Kentucky Coal Leader Doubts Alison Lundergan Grimes Could Be Stronger Advocate Than Mitch McConnell

Alison Lundergan Grimes (l) and Mitch McConnell (r)
Credit Kentucky Secretary of State/U.S. Senate

A top coal industry leader in Kentucky is questioning if Democratic U.S. Senate candidate Alison Lundergan Grimes can break with President Obama on restraining environmental regulations.

Kentucky Coal Association President Bill Bissett also credits Republican Senate Leader Mitch McConnell for being the industry's chief proponent in Washington, D.C. despite the Grimes campaign blaming the GOP leader for job losses.

The Environmental Protection Agency is expected to unveil stricter pollution limits this week to reduce greenhouse gas emissions across the country.

Despite reports that regulations would not be as stringent on coal plants as originally expected, Grimes pounced on the Obama administration to hold off.

Problem to work on → Write out the article on the Kentucky coal leader and the Senate race word for word, from the headline through the final sentence.

Image-caption web data →
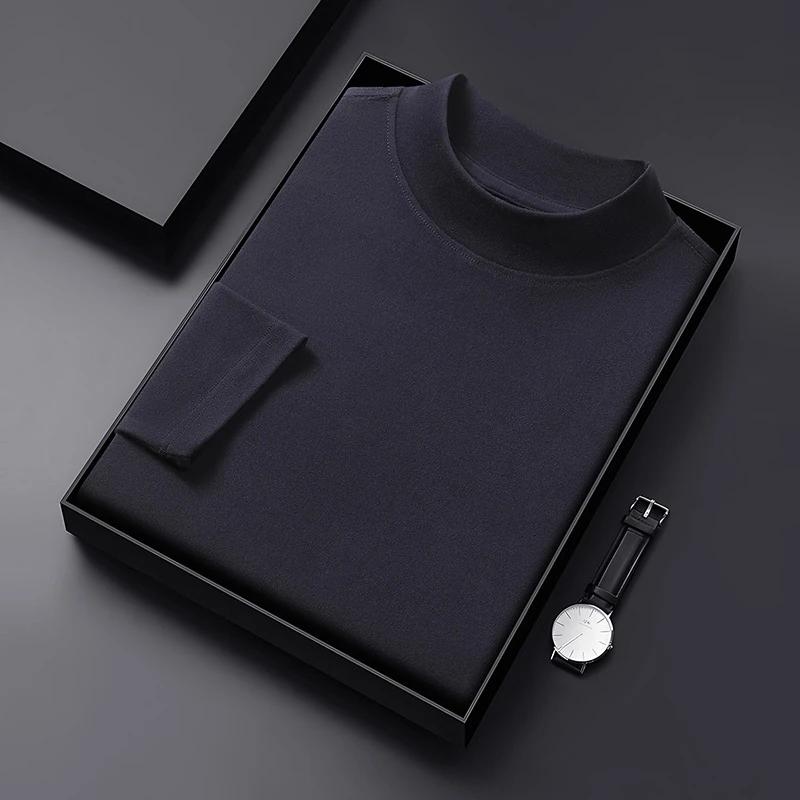 Men's Casual Solid Color High Collar Velvet Long Sleeve T-shirt Spring and Autumn Versatile Comfortable Top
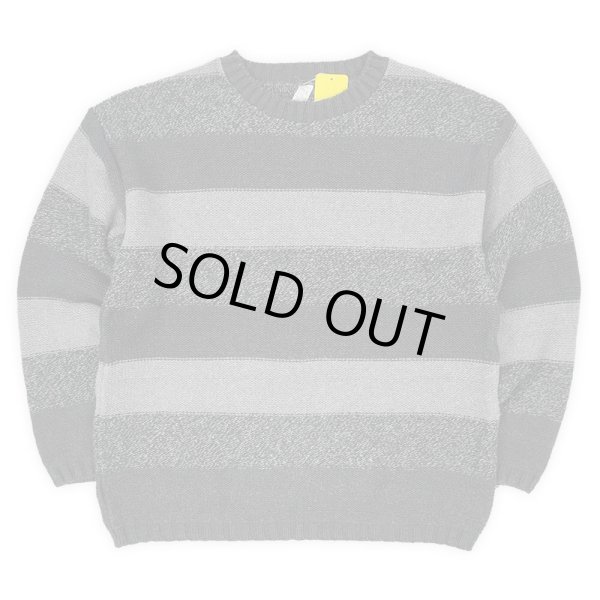 画像1: 80's Winona Knitting Milles ワイドボーダー柄 コットンニット "MADE IN USA" (1)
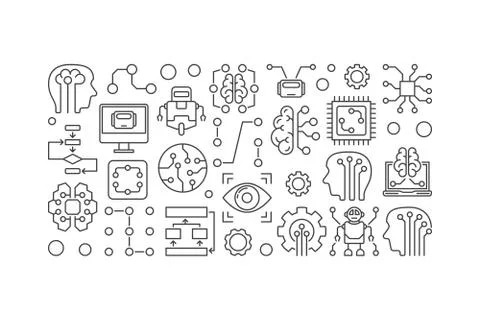 Artificial Intelligence and machine learning vector illustration 스톡 일러스트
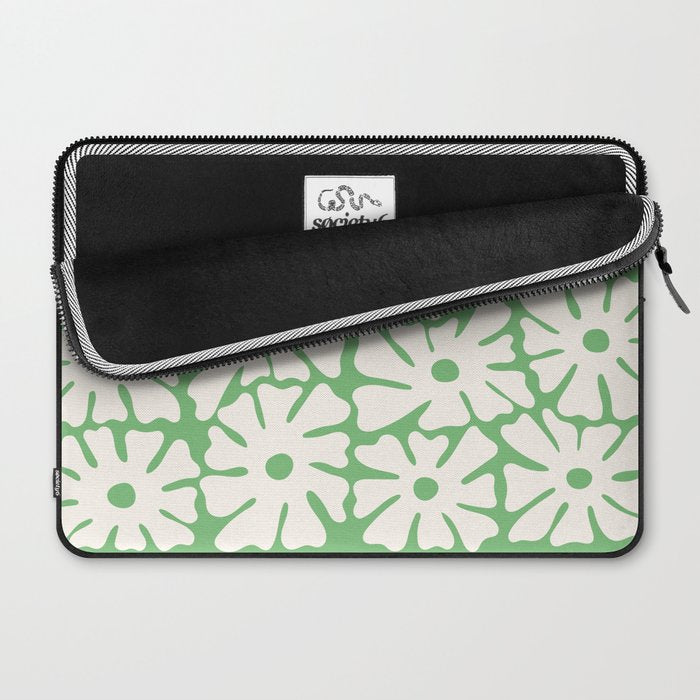 Mid-Century Flowers in Green & White Laptop Sleeve Gallery Image 2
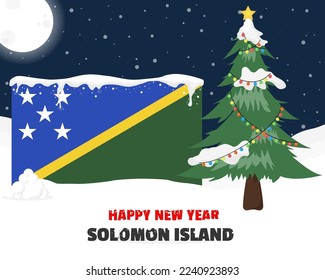 Happy new year in Solomon Island with Christmas tree and snow, banner or content design idea, Solomon Island flag with pine tree, new year celebration idea, sky with full moon and stars, vector design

Solution →
Kentucky Coal Leader Doubts Alison Lundergan Grimes Could Be Stronger Advocate Than Mitch McConnell

Alison Lundergan Grimes (l) and Mitch McConnell (r)
Credit Kentucky Secretary of State/U.S. Senate

A top coal industry leader in Kentucky is questioning if Democratic U.S. Senate candidate Alison Lundergan Grimes can break with President Obama on restraining environmental regulations.

Kentucky Coal Association President Bill Bissett also credits Republican Senate Leader Mitch McConnell for being the industry's chief proponent in Washington, D.C. despite the Grimes campaign blaming the GOP leader for job losses.

The Environmental Protection Agency is expected to unveil stricter pollution limits this week to reduce greenhouse gas emissions across the country.

Despite reports that regulations would not be as stringent on coal plants as originally expected, Grimes pounced on the Obama administration to hold off.